→ DOCUMENT SECTION:
"""

Various weapons could be fitted upon the BH.7 to satisfy customer requests. It could accommodate the fitting and use of various guided missiles, including the Seacat surface-to-air missile, along with the SS.11 anti-tank guided missile, and the Exocet anti-shipping missile; numerous calibres of machine guns and the crew to operate them could be stationed around the vehicle as well. Installing armaments and other specialist equipment adds overall weight, thus separate combat-orientated and logistics-orientated variants of the BH.7 would be constructed. On assault-focused craft, the central space normally occupied by the main hold for logistics use would instead be repurposed for the operations room.

The BH.7 featured an integrated lift-and-propulsion system, which was powered by a Bristol Proteus gas turbine engine, capable of generating a maximum of 4,250 hp. To improve engine reliability, considerable research went into the adoption of new materials with greater resistance to corrosion even in salty environments. The propulsion system incorporated the world's largest air propeller, spanning 21-foot, at the time of its introduction; manufactured by Hawker Siddeley Dynamics, this four-bladed variable-pitch propeller was composed of an aluminium-fibreglass composite. Studies on the topic of adopt even larger propellers was also conducted by the firm. A 21-foot centrifugal fan forms the core of the lift system. These features combined facilitated the craft's cruise speed of around 60 knots; although this would be reduced to roughly half when traversing rough seas.

"""

→ WHAT YOU WILL DO:
A. Answer from the BH.7 passage:
(i) Which engine powered the lift-and-propulsion system?
(ii) Which company manufactured the propeller?
(iii) On assault-focused craft, what took over the central space normally used for the main hold?
B. According to the BH.7 passage, why were separate combat-orientated and logistics-orientated variants built?
C. Continue the BH.7 passage with the text that comes next.
You will not need the lines below.

Stored items:
"""

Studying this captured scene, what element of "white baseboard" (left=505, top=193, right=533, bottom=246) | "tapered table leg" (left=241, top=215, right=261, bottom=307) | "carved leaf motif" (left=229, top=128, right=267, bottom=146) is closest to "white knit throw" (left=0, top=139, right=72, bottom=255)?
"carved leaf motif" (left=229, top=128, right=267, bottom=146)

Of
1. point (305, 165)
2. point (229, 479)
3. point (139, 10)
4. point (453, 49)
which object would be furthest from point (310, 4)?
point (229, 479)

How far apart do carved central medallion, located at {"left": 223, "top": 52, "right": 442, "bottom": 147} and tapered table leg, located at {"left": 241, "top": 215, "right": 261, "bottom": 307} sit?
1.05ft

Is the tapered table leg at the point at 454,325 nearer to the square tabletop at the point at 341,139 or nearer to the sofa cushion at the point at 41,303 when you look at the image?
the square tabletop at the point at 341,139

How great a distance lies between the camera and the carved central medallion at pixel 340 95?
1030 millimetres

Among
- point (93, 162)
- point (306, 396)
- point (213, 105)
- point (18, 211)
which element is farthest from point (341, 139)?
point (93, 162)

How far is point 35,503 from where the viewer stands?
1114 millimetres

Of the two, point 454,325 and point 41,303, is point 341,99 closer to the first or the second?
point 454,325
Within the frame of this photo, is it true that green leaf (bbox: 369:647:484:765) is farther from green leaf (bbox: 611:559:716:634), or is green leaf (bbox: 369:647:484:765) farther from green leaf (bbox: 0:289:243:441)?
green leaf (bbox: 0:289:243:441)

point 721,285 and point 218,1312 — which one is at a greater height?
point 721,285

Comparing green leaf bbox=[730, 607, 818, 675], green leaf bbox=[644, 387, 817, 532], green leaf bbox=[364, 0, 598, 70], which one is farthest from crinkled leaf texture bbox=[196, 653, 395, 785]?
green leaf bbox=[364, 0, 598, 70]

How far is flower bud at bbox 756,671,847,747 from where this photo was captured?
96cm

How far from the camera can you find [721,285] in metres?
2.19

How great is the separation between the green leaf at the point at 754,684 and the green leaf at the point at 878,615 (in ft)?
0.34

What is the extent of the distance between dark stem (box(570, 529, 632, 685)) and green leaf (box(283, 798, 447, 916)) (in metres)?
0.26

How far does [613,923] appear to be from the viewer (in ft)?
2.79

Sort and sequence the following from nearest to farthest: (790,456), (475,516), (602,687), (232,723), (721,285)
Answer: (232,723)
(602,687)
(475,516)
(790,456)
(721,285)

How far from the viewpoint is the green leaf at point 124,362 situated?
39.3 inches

"""

→ ANSWERS FOR THIS EXERCISE:
A.
(i) A Bristol Proteus gas turbine engine.
(ii) Hawker Siddeley Dynamics.
(iii) The operations room.

B. Installing armaments and other specialist equipment adds to the craft's overall weight. Separate combat-orientated and logistics-orientated variants of the BH.7 were therefore constructed.

C.
The BH.7 had benefitted from the company's latest advancements in flexible skirt design. Specifically, it was furnished with considerably longer fingers than prior hovercraft; this design change had reportedly resulted in the BH.7's specific power requirements being noticeably lower in comparison to many earlier vehicles. The skirt featured a higher outer hinge line; according to the periodical New Scientist, this refined skirt design was able to achieve a greater degree of both stability and safety, improving the craft's handling at sea; the firm's development efforts had also focused on reducing the skirt's maintenance costs. The skirt is primarily composed of a specially developed synthetic neoprene-coated nylon.

Many of the BH.7's systems and mechanisms draw upon those of the preceding SR.N4. During its design, considerable emphasis was placed on ease of maintenance; thus, a large proportion of repairs can be performed in the field, while a team of six maintenance workers would be typically required to service the craft. To increase the time between maintenance intervals, most of the materials used throughout the craft are corrosion-resistant; the structure is largely composed of reinforced plastics.

==Operational history==

The prototype BH.7 Mk.2 first flew in November 1969 and was evaluated by the Royal Navy, being allocated the pennant number P235 and aircraft serial number XW255. It was trialled in a number of different roles from 1970 until 1983, including mine countermeasures, fisheries protection, and anti-submarine warfare, typically operating from RNAS Portland but also performing several overseas deployments as well; these tests helped the Royal Navy to determine its hovercraft requirements. The prototype was later acquired by the Hovercraft Museum at Lee-on-Solent.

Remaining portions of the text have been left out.